# INSTRUCTION
According to the article below about the York library Facebook page being shut down, how many likes had the page gained since December 18?

# DOCUMENT TEXT
★ ★ ★ ★ ★

Spotted shut down

Library-going York students are going to have to return to more traditional methods of flirting with the opposite sex after the popular Facebook page ‘Spotted: University of York Library’ revealed this morning that they would no longer be posting messages on the site amidst “fierce criticism for its content.”

The page, which has gained over 2,500 likes since December 18, was set up for students to reach out to love interests they have spotted in the library by sending messages to the page, which were then posted anonymously “for the rest of York to see.”

Examples of posts include: “To the boy with the Morrissey style haircut and eyes as blue as the ocean, please please please let me get what I want,” however offence was caused by other, more explicit posts, including one accusing a mystery student of being constipated.

A protest page, ‘Stopped?’, was set up on Sunday with the aim of moderating the content of ‘Spotted’ and, within hours of creation, the creators of ‘Spotted’ had decided to call it a day, at least temporarily.

A post on the page in the early hours of Monday morning read: “Because of the petition against it and the concerns raised, WE ARE NO LONGER POSTING MESSAGES. It is simply not worth the trouble and is a waste of everybody’s energy, especially at this time of year when everybody is revising. That is not to say we will not resume at some point, however we would have to look in to some form of moderation to prevent the problem from surfacing again.” All other posts were removed from the page this morning.

Anjali Vyas-Brannick, creator of ‘Stopped?’, wrote on her page: “Not all of the posts on this page are awful, in fact, one just now is trying to help someone locate a lost study buddy (or friend or something). But the sad part is there is way too much body-shaming and silent cat-calling going on. Cat calling is sexual harassment. Everyone has a right to work in a space where this sort of thing does not happen. Let’s make it so.

“I’ve spoken with a few people about this, and we agree that the best thing to do is send a message en masse to the page saying we won’t stand for the sexual harrassment of our fellow students, because it’s just not cool or right.”

After ‘Spotted’ announced that they would cease to post messages, Vyas-Brannick posted again on ‘Stopped?’, this time using her personal account, saying: “the post that I think really irked me was a body-shaming one referring very specifically to someone spending a long time in the toilet – “I’m sorry you’re so constipated”. I think when you hit the point where people can’t take a shit in privacy something’s gone a bit wrong. Cos I reckon if they’d wanted their bowel movements sharing with the world they’d have posted about it themselves, instagrammed the results, or just done it out front on the library bridge, yeah?”

The protest’s success has caused arguments on both Facebook pages, with students leaping to the defence of both sides. Supporter of ‘Spotted’, Tom A-C, commented: “Well what a surprise. At a time where you can get arrested for having an opinion and voicing it via social media. Fuck my dog. Lets all just sit in our rooms alone and never think or have opinions and let the state rule what we can and cannot think.”

★ ★ ★ ★ ★

# ROWS
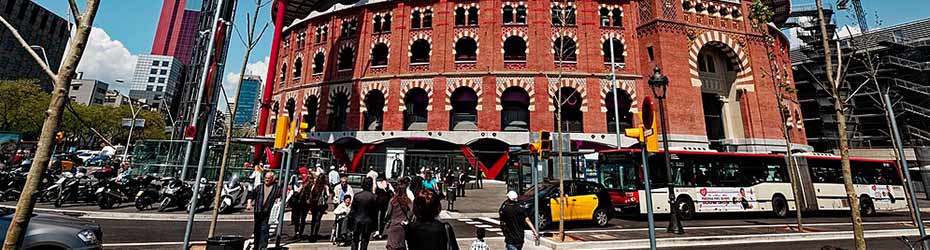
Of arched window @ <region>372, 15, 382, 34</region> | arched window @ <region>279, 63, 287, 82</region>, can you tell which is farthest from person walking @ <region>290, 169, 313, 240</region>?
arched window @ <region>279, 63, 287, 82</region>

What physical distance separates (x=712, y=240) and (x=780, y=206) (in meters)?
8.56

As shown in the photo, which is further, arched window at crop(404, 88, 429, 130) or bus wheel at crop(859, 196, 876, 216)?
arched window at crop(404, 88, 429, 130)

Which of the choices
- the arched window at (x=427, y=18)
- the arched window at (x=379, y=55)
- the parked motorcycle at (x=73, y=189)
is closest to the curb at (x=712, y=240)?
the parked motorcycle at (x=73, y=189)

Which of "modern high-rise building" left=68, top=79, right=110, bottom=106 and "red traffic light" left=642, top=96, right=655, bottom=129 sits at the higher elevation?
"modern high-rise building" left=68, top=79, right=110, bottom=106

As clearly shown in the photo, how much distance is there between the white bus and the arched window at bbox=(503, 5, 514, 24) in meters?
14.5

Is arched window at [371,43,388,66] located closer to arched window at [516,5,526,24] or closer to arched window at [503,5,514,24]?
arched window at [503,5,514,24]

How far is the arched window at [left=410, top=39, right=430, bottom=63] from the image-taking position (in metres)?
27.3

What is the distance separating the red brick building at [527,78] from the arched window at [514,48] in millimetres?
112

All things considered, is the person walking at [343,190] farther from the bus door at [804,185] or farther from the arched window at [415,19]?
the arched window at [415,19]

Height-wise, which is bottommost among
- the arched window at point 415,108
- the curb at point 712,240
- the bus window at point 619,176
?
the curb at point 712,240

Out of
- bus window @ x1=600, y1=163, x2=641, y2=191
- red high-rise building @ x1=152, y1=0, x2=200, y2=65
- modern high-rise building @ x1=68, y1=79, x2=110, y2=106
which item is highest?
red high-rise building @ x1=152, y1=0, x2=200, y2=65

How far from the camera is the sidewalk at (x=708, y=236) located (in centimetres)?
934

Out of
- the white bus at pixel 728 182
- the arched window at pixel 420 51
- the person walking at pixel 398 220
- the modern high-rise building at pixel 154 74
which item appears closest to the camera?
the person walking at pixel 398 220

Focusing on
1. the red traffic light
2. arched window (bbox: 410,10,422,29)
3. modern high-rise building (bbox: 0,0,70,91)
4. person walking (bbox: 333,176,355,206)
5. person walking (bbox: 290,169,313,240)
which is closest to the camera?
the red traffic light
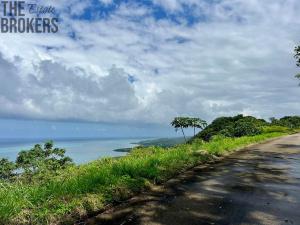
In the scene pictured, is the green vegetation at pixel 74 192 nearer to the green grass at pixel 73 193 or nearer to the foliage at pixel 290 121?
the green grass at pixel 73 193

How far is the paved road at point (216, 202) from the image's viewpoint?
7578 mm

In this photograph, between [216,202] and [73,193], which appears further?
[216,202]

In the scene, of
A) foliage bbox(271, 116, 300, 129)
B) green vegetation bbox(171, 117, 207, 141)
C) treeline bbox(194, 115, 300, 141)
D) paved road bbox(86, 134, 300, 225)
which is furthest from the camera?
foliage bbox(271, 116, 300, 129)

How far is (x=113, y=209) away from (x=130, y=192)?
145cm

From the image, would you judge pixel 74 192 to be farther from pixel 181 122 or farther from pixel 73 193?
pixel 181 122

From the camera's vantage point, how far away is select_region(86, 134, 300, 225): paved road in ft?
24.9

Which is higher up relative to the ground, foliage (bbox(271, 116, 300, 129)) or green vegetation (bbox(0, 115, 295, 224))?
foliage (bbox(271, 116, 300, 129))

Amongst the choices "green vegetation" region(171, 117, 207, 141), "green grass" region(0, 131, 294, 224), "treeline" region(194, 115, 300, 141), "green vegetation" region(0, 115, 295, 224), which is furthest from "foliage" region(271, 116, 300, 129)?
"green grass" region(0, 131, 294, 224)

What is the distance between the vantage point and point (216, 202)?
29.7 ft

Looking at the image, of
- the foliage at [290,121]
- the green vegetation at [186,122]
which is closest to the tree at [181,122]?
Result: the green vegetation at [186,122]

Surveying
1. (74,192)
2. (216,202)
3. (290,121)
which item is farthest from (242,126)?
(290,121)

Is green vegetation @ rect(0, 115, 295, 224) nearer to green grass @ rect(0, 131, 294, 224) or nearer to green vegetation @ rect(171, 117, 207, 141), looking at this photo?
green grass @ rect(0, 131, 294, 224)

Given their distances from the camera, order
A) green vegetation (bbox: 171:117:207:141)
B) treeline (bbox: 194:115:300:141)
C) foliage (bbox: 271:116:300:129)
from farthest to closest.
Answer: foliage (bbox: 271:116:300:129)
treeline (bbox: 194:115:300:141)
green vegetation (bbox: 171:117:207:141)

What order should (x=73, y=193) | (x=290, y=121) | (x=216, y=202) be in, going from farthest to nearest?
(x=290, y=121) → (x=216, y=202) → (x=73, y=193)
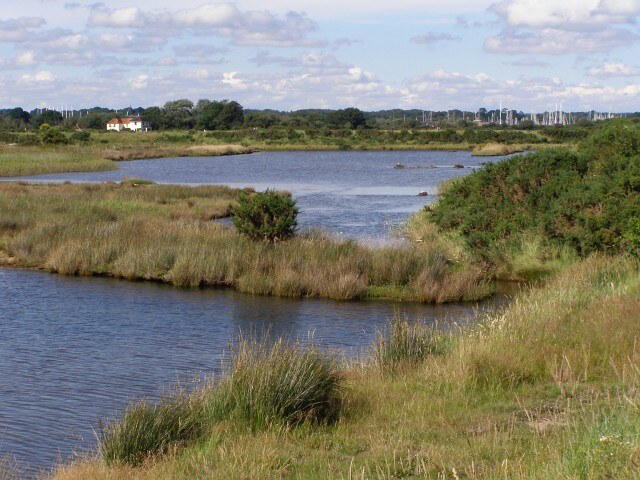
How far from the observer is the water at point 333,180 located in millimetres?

★ ★ ★ ★ ★

# OUTPUT FOR THIS TASK
Over 2,500 likes.